Source document:
|---|
Most of the Mahomedans of Amarapoora, so far as they know anything about the
matter, are Soonnis ; but there are some Sheeas, and these have an Imambara for the deposit of the Tazeeas, or gay shrines, carried about by that sect on their great festival of the Mohurrum.
Every indigenous Mussulman has two names. Like the Irishman's dog, though his true name is Turk he is always called Toby. As a son of Islam he is probably Abdul Kureem ; but as a native of Burma, and for all practical purposes, he is Moung-yo or Shwepo.
In passing along the streets occupied by these people we could not have recognized
anything to distinguish them from the other Burmans, had it not been for the little naked urchins who, seeing us to be foreigners, and probably accustomed to regard most foreigners as brethren in the faith, used to run out after us merrily shouting " Salam Alikiim ! ''
Mahomedans are found sparsely in the rural districts as well as in the capital, and have occasionally their humble mosque, where five or six families are found together.
|---|
Data extract:
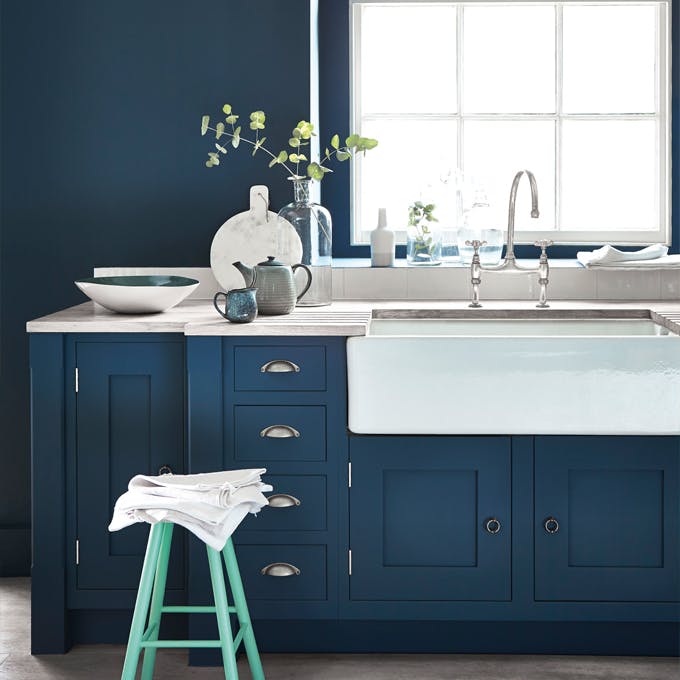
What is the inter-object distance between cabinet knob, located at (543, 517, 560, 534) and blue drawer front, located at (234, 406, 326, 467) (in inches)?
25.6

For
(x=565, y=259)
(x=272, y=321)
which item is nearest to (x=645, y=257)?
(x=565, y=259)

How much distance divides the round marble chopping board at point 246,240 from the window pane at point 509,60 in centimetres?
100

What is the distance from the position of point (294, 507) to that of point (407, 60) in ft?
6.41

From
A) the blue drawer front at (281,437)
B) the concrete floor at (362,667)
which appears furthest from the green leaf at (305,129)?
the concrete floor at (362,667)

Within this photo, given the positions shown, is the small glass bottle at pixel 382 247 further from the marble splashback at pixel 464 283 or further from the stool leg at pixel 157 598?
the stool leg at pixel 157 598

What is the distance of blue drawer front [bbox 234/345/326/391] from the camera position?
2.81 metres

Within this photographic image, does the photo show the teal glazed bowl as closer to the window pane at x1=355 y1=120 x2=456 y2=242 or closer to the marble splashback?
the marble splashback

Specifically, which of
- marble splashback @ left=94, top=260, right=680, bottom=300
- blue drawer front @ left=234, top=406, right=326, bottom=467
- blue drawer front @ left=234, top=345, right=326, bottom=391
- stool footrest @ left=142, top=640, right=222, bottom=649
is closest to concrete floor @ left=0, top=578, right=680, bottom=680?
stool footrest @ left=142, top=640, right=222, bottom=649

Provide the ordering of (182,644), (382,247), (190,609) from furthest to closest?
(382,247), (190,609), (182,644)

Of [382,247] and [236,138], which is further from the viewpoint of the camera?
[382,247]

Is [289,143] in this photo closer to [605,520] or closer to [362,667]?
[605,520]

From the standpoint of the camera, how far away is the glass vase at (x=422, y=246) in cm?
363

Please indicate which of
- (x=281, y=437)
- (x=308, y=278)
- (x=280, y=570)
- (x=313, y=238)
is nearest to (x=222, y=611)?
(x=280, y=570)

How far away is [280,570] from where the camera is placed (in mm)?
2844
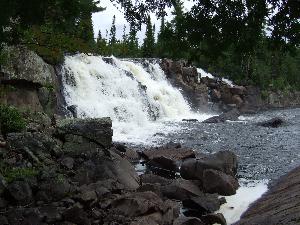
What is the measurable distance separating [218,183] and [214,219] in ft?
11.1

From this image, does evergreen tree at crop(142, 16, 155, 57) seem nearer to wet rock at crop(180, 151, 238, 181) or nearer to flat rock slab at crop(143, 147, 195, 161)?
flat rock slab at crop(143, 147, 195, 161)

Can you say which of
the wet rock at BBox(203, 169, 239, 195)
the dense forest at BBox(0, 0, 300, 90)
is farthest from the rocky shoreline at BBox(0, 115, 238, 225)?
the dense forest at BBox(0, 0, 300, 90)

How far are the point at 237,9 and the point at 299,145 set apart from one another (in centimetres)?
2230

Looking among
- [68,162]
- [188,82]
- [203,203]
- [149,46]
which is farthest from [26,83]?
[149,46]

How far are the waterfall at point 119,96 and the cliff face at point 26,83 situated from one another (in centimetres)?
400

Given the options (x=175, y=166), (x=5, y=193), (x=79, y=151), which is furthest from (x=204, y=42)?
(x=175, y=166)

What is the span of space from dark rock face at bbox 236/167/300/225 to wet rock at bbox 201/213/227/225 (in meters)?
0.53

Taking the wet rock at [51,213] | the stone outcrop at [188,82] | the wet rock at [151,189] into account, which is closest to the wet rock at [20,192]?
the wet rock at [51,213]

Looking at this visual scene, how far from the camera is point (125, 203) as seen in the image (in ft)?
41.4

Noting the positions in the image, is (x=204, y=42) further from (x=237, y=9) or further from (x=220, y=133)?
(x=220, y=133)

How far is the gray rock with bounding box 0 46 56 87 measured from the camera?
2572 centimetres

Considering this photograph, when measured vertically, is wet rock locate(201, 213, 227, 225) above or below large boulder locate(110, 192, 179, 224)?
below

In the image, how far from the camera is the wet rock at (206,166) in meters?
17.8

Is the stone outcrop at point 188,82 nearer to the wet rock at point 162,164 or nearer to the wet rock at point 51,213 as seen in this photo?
|---|
Required task A:
In the passage on the Mahomedans of Amarapoora, what do the Sheeas keep in their Imambara?
Required task B:
Write out the part of the passage on the Mahomedans of Amarapoora that opens with the words containing "Most of the" and closes with "of the Mohurrum.".

Complete output A:
They keep the Tazeeas, the gay shrines that the sect carries about on its great festival of the Mohurrum.

Complete output B:
Most of the Mahomedans of Amarapoora, so far as they know anything about the
matter, are Soonnis ; but there are some Sheeas, and these have an Imambara for the deposit of the Tazeeas, or gay shrines, carried about by that sect on their great festival of the Mohurrum.